Workers are a flexible product. Yet they come with their own set of limitations.
In particular due security reasons timings and the like are more or less unavailable.

These limitations are both reasonable and understandable.

Yet for Durable Objects (DO), they provide a whole different set of challenges.

DO are persistent, and in many ways behave much more like actors.

Sadly, as great as the workers runtime is, it’s not BEAM. And the single source of truth runtime model doesn’t mesh well with auto-scaling like regular workers, either.

And that’s also where the issue comes from… DO are single threaded, and when they the saturate, they saturate hard, as there currently is no reliable method to react to getting close to CPU and/or memory limits.
Proven strategies for these situations would be applying backpressure, signalling saturation early (429/503), shedding load, … But right now the best one could hope for is trying to read timeouts correctly at the call site, and the situation is even more complicated for managed websockets.

To illustrate this by a practical example, let’s suppose we provide a chatroom for small and large audiences as part of a larger livestreaming solution.
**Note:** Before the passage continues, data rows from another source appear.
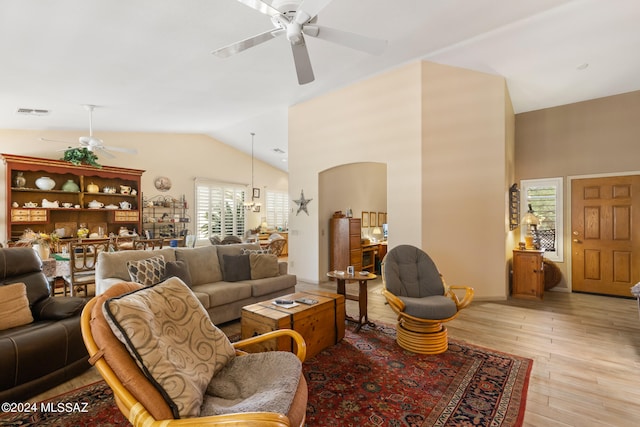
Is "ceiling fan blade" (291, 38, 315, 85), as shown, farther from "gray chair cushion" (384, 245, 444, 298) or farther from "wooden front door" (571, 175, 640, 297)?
"wooden front door" (571, 175, 640, 297)

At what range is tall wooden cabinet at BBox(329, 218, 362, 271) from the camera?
599cm

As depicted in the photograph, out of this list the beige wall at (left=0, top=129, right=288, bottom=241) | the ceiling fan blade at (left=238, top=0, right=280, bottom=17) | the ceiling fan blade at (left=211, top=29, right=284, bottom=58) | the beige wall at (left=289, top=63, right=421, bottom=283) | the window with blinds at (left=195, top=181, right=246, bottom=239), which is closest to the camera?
the ceiling fan blade at (left=238, top=0, right=280, bottom=17)

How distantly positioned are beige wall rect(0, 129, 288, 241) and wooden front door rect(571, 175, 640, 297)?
815cm

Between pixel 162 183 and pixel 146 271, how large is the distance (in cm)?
512

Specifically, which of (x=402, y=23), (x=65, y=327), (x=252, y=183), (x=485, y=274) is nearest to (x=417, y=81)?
(x=402, y=23)

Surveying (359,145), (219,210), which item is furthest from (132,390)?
(219,210)

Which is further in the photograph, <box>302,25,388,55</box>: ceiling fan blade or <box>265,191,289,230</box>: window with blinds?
<box>265,191,289,230</box>: window with blinds

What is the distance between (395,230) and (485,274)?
1519 mm

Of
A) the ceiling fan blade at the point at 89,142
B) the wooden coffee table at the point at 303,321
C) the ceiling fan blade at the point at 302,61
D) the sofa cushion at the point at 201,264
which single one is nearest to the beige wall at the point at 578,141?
the wooden coffee table at the point at 303,321

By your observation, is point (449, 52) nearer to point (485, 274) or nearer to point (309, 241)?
point (485, 274)

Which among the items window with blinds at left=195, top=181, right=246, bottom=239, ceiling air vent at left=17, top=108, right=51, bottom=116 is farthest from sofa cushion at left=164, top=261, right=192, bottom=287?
window with blinds at left=195, top=181, right=246, bottom=239

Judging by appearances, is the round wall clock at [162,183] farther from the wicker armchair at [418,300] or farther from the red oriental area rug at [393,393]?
the wicker armchair at [418,300]

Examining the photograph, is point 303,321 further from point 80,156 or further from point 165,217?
point 165,217

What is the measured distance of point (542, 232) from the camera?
5.80m
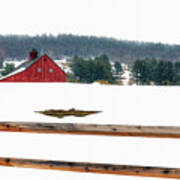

Even with this rather specific set up requirements, we may not know when a given DO saturates.

  • For a conference style situation, even 5000 participants could easily be handled.
  • Yet creators could create cases where even a 1000 participants would be too much, if the chat reaches Twitch levels of… engagement.

Now if we knew early enough that we are about to saturate, we could employ a number of different dynamic solutions, that slightly degrade the experience, yet keep the system as a whole stable.

  • Rate limit user messages
  • Used slightly delayed bulk message delivery
  • Etc etc…

To enable this, I propose that in DO you can request the average CPU and memory utilization for a given period of time (about seconds to minutes). By using only averages over long enough time frames, at least by CPU standards, even Spectre should not pose an issue here.
Access to those metrics could be by either by simple and direct function calls, or by configuring callbacks in wrangler.toml, or any other reasonable way.

Furthermore such metrics would also provide a solution for a few adjacent issues.

  • Allow better optimization of DO and the system at large by smartly logging those metrics.
  • Delaying compute intensive tasks to opportune times, similar to what requestIdleCallback() would to in a browser.